Переведите на английский язык предложение из текста об ожиданиях России и ЕС: «Кто-то говорит лишь о стабильности поставок в Европу русского газа и соответствующей стабильности платы за него».

_Фрагмент текста_
════════════════

Как показали события последних лет в Киеве и Москве, нет никаких оснований думать, что правящие круги Украины или России готовы к 'ротации' по правилам, предлагаемым ЕС или НАТО.

 

Наши ожидания

 

Чего мы - Россия и ЕС - ожидаем друг от друга в ближайшие годы?

Кто-то говорит лишь о стабильности поставок в Европу русского газа и соответствующей стабильности платы за него.

Кто-то - лишь о сотрудничестве в антитеррористической деятельности спецслужб и совместном контроле над переселенческими потоками.

Кто-то не забывает и о совместных культурных проектах, и о перспективах научного и технологического сотрудничества.

════════════════

_Фрагменты материала_
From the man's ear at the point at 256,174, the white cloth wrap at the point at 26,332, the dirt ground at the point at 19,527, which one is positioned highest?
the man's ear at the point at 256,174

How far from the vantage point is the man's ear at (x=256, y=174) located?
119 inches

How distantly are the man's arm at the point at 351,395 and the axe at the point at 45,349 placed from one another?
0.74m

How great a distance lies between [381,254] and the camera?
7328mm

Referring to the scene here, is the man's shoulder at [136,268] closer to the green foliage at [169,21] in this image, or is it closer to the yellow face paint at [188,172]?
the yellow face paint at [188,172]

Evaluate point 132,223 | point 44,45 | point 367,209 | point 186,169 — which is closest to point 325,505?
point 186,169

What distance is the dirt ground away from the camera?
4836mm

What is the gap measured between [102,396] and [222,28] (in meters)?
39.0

════════════════

_Решение задания_
Some speak only of the stability of Russian gas supplies to Europe and the corresponding stability of payment for it.